Represented by former Supreme Judicial Court Justice Robert Cordy, the Westborough-based Massachusetts Package Stores Association claims that Attorney General Maura Healey improperly certified the proposed initiative petition. They have appealed her decision to the SJC in an attempt to keep the question off the 2020 ballot.

The plaintiffs, including Sav-Mor Spirits, Julio's Liquors, and Greenwood Wine & Spirits, say the "Frankenstein-like ballot initiative" backed by the Westborough-based Cumberland Farms convenience store chain is impermissible because it contains four independent and unrelated questions, similar to the argument that last year sunk the attempt to put a surtax on income greater than $1 million.

"Voters are immediately misled because the question addresses four independent questions of long-standing public policy, each unrelated to the other, except that they all reference alcoholic beverages," the association wrote in a press release.

The release continues, "This 'logrolling,' including unrelated provisions in a single ballot question, appears to be an intentional effort by Cumberland Farms, owned by England based E.G. Group who controls over 7,000 convenience and gas stores worldwide."

The association's lawsuit hinges on the argument that the initiative petition combines "four distinct and unrelated questions" — whether beer and wine should be sold at an unlimited number of establishments that sell food, whether any single company should be allowed to control an unlimited number of liquor licenses, whether all people buying beer or wine should be made to present identification, and whether some alcohol excise taxes should be diverted to fund the Alcoholic Beverages Control Commission.

Matt Durand, the lead petitioner for the question and the head of public policy for Cumberland Farms, said Healey's office "squarely addressed the issues raised in the recent Package Store Association lawsuit" when it certified that the initiative met constitutional muster and could continue advancing towards the ballot.

"While the opponents' continued objections lack merit in our view, they are hardly a surprise.
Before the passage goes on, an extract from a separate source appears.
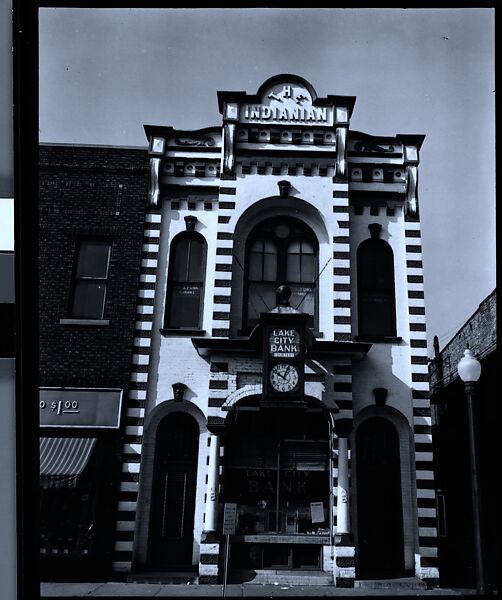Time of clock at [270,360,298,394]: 10:04
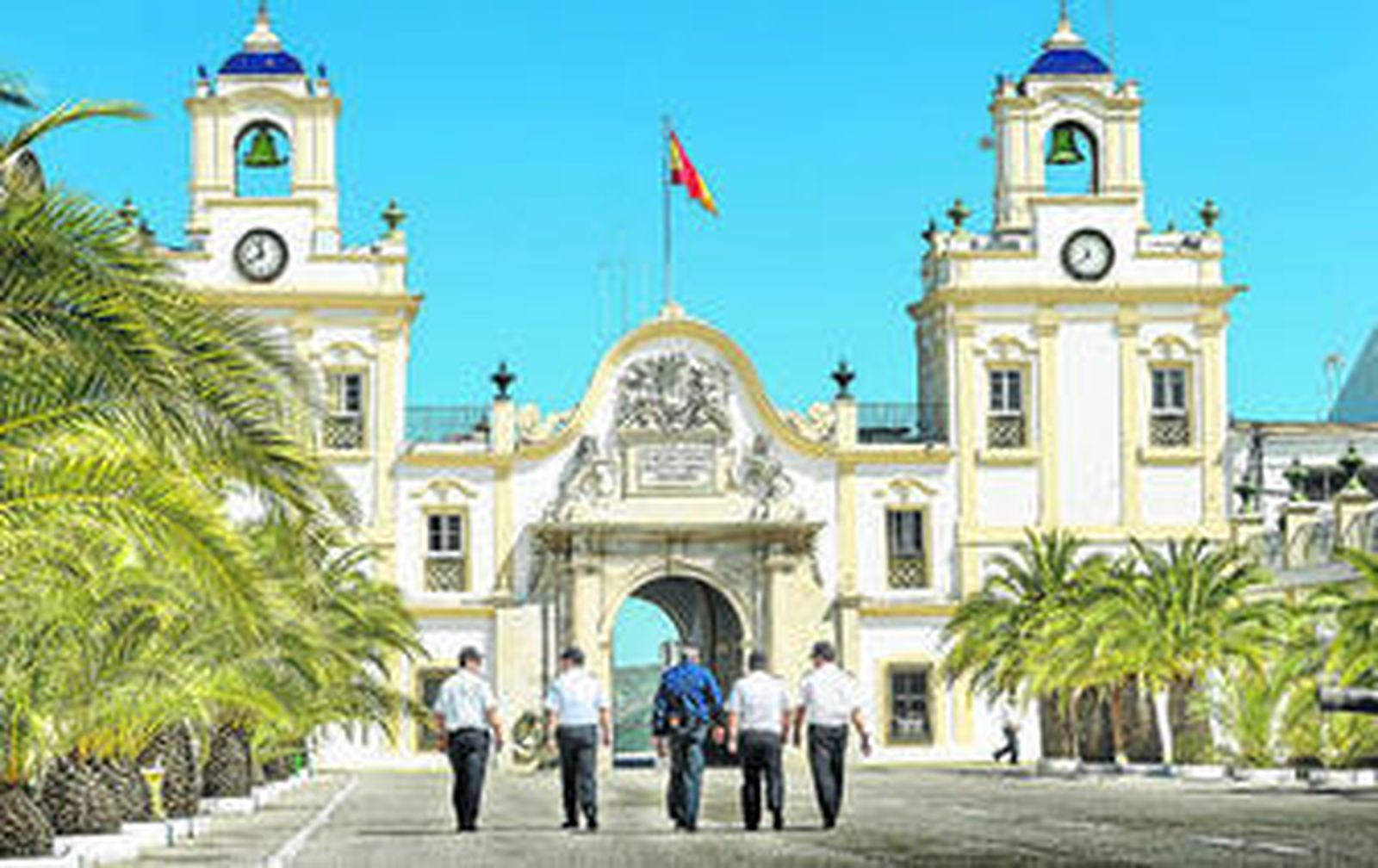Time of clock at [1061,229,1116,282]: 11:37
We fully anticipated that entrenched special interests would challenge this proposal at every step of the process, and that's exactly what they're doing with their lawsuit challenging the Attorney General's certification," Durand said. "We are in the process of reviewing the specifics of the complaint, and will determine the appropriate response. For now, while the Package Store Association argues about process, we remain focused on the merits of our proposal as we complete the signature certification process."

To stay on track for the ballot, supporters of the proposed law must submit signatures from 80,239 registered voters by Dec. 4. Durand said the effort has gathered 130,000 signatures since August and has "already comfortably exceeded the constitutional threshold for certification by local election officials — with many more certifications still to go."

Under current law, Cumberland Farms and similar retailers can hold up to seven alcohol retail licenses this year and up to nine beginning next year.

The initiative, as described in the attorney general's summary, "would create a license allowing food stores to sell wine and beer for off-premises consumption, progressively increase and then eliminate the limit on the number of licenses for the sale of alcoholic beverages consumed off-premises that any one retailer could own or control."

The package stores said the ballot question is an attempt to go around the legislative process "by confusing voters into giving this single company unprecedented control of the retail alcohol marketplace with a potential 200-store network."

"Establishing a virtual monopoly for Cumberland Farms is clearly the intended outcome," the association said.

The proposal would also "require food stores and other retailers selling alcohol for consumption off-premises to implement certain age-verification policies to prevent the sale of alcohol to customers under age 21," according to the attorney general's summary.

The package stores, who said they account for more than 19,000 jobs and $90 million in state excise taxes, said the industry is banding together to fight the Cumberland Farms initiative because it "never should have gotten this far."

"The entire retail alcohol beverages industry in Massachusetts has been turned upside down by the Cumberland Farms Initiative," Benjamin Weiner of Sav-Mor Spirits said in a statement. "This appeal is a Strength in Unity moment for all locally owned retailers of beer, wine and spirits against a retail Goliath from the UK that is trying to dupe voters into giving them unparalleled control of the Massachusetts marketplace."